The gains of the peace process are now threatened by an impasse in the decommissioning component of the CAB that will further impede the conflict-to-peace transition. Two weeks ago, and less than three months before the first parliamentary elections in the BARMM, the MILF declared another suspension in the weapons decommissioning aspect of the normalization component. Two days ago, the MILF
leadership called upon its troops and followers to avoid and reject any participation or involvement in any decommissioning or normalization discussion organized by the government and its relevant agencies.

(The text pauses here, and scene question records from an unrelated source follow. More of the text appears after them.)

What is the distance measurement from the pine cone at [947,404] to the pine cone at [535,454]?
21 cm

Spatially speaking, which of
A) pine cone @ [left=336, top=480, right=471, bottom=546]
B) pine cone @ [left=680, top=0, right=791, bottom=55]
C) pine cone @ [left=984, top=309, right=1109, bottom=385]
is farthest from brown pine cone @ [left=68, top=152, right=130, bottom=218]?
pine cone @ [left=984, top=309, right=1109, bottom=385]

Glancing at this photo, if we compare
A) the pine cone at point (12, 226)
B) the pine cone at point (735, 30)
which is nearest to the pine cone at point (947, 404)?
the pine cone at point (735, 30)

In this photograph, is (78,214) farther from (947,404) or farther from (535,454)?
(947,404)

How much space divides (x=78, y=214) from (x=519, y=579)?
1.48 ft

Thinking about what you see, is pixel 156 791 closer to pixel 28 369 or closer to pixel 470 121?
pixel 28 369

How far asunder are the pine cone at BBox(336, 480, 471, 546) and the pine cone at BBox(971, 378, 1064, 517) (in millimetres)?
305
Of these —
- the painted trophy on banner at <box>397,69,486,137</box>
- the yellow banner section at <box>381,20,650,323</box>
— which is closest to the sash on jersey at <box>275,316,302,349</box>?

• This turn of events sinks any hope of a peaceful parliamentary election in October, as the MILF and its political party the UBJP heads to the polls without having accomplished full decommissioning. Promises and assurances that guns will not be used to intimidate and harass opponents are dubious and unreliable.
• This impasse also renders the accompanying development programs in BARMM, especially the camp development project, at extreme risk of failure and/or capture. Worse, the situation will continue to disrupt economic certainty and
security, dampen investments, and prevent any hope of reining in the shadow economies in the BARMM.
• This fortuitous event bolsters a glaring truth that now stares everyone in the face— that peace in the South will remain extremely fragile. Hostile internal conditions will continue to persist and prevent the Armed Forces of the Philippines from refocusing its attention and resources to external threats that loom over the horizon.

Meanwhile, accusations of treachery and the betrayal of trust have become morefrequent in the past few days. We are aware that the MILF wants to connect the suspension of decommissioning over disagreement on the package of benefits for the decommissioned combatants. However, stalling the process over benefit claims rings hollow in the face of a huge block grant and continued access to special development funds that were allocated unilaterally to MILF combatants as well. This flawed logic would turn the normalization agreement into nothing more than a “money for weapons” deal. The decommissioned combatants must not be used as pawns in the high-stake political games of the elite.

The same holds true for the GPH. Settling political differences cannot be accomplished through organizational means. Political setbacks cannot be solved through organizational disruption, such as replacing the chief minister or changing accountability rules in mid-stream. Lest we forget, the same promises and commitments to transitional justice have yet to be delivered.

Nevertheless, we do not want to point the blame on anyone because we believe that the best and only way to break the impasse is to first acknowledge and accept the inherent weaknesses in the decommissioning and normalization processes and the peace bureaucracy that have long ignored these glaring problems.

The most important step that needs to be taken now is to conduct an inclusive examination of the entire peace infrastructure with other sectors and stakeholders having a seat on the table. Participation must be drawn from the peripheries to the center, from the islands to the cities, and from local to national.

There is absolutely no reason nor political legitimacy to a process where the GPH through OPAPRU and the MILF through the UBJP can exclude other stakeholders in deciding the future of the BARMM. Breaking the impasse will require a collective effort and a collective decision that includes other sectors such as the Moro clans and the non-Moro indigenous peoples. This ensures a fresh mandate and a new momentum for peace that endures beyond our lifetime.